This is a little of the story of Noah's arrival. I am not going to give all the details because some things need to be kept for Noah and some things I just don't think are fair to "D" to tell everyone. Because I don't want anyone to thing she is anything but an amazing person who gave Joe and I and our family the most amazing gift, the gift of a life we could not have on our own and that my friend is pretty amazing.

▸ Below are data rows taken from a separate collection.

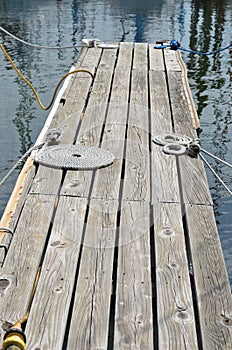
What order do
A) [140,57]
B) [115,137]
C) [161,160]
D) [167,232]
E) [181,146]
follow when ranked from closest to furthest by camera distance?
[167,232], [161,160], [181,146], [115,137], [140,57]

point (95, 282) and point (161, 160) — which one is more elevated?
point (161, 160)

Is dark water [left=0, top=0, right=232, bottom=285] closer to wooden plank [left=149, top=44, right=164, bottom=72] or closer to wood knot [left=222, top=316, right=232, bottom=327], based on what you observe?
wooden plank [left=149, top=44, right=164, bottom=72]

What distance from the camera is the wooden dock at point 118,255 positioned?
7.78 feet

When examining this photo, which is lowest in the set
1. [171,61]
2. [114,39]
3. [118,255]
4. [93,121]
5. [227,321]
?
[227,321]

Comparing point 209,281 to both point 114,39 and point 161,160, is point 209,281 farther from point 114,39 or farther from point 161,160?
point 114,39

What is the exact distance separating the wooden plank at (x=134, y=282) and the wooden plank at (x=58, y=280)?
0.22 m

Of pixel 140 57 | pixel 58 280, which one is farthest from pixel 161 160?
pixel 140 57

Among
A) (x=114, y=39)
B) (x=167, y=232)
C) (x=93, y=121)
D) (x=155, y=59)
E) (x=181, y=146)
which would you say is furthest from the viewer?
(x=114, y=39)

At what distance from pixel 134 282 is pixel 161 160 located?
1.52 m

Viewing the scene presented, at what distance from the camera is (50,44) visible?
11.2 metres

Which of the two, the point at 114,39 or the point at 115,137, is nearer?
the point at 115,137

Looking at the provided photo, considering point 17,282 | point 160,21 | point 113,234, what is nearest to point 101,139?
point 113,234

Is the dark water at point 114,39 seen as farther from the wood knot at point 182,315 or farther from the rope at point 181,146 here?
the wood knot at point 182,315

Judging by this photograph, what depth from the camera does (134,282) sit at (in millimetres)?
2668
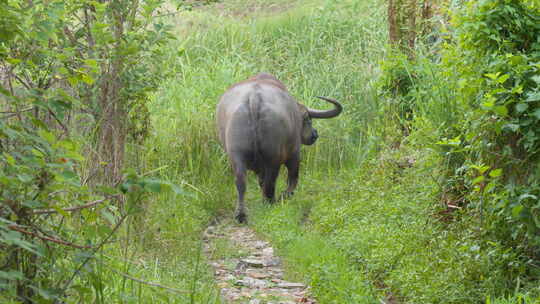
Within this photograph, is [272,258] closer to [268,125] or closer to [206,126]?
[268,125]

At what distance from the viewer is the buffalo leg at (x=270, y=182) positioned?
9.32m

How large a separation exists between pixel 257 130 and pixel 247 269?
7.67 ft

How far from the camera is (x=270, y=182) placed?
9461 mm

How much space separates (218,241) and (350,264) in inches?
72.9

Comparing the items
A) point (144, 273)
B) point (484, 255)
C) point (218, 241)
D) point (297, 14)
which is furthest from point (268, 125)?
point (297, 14)

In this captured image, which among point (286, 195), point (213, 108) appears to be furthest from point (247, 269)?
point (213, 108)

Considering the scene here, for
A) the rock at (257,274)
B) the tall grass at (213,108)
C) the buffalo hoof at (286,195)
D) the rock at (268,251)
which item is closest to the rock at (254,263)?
the rock at (257,274)

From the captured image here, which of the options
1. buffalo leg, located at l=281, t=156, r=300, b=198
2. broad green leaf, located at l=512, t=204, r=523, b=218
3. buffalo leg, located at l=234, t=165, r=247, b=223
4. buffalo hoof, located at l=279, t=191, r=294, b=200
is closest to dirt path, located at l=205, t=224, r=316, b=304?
buffalo leg, located at l=234, t=165, r=247, b=223

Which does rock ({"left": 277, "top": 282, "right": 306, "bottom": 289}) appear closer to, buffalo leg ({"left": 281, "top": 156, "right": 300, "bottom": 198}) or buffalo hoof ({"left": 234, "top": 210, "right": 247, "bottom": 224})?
buffalo hoof ({"left": 234, "top": 210, "right": 247, "bottom": 224})

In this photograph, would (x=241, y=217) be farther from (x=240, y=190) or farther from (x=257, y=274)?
(x=257, y=274)

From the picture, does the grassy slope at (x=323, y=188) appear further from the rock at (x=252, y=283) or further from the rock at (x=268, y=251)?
the rock at (x=252, y=283)

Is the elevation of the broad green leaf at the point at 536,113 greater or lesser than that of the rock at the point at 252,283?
greater

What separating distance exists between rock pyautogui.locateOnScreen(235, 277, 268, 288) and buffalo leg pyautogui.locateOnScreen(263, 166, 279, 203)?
291cm

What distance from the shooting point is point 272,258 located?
7336mm
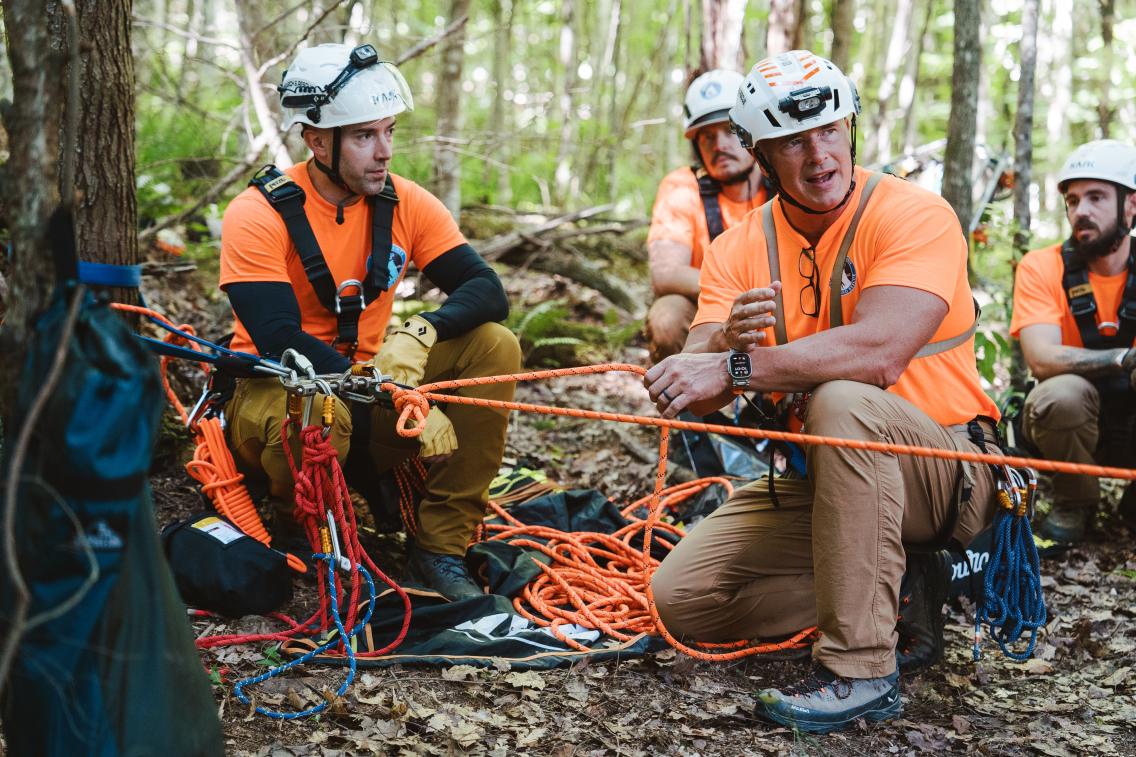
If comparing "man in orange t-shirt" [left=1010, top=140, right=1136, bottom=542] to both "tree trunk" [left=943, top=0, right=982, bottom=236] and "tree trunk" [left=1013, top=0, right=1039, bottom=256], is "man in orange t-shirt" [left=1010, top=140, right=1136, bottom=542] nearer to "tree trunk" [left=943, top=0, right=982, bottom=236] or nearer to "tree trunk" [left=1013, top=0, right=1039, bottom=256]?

So our flight leaves Sunday around 1 from Pittsburgh and we fly to Atlanta. We have about a 2 hour lay over so Joe, my mom, she went with us, and I go and get some dinner. It is a 5 hour flight from Atlanta to Las Vegas so we want dinner before we leave. We are sitting talking and I start to cry we are one step closer to meeting her. Just as we are talking my phone rings I have a text message it is "D" asking when we leave and will get to Vegas. I tell her we are on our way and give her our flight information. We board our flight we are on our way. We get to Vegas around 9:30, which is 12:30 here in PA. We get off our flight and head to baggage claim and there stands "D" with signs for us and her 5-year-old son "T". She met us with BIG hugs and pictures and signs and just like we were going to see family. Now keep in mind this is the FIRST time we have ever met, we have just formed such an amazing bond over the phone.
The following day we pick "D" up and go to lunch and spend hours talking and visiting. We head to the doctor for her last visit. She gets called back into the room and turns to me and said well are you coming? I am not going to say no! We get to her room and the nurse starts asking questions and said to "D" and who is this and looks at me and she said this is the babies mom! I start to cry, I am such a baby! Then the tears get worse, I get to hear his heart beat for the first time, it is a sound I will NEVER forget. "D" and I cry together at the sound of it and that we got the share it together. After the doctor's office we head to the hospital to get registered for tomorrow, her C section has been scheduled for 7:30 PM. Are you kidding what are we going to do ALL day tomorrow?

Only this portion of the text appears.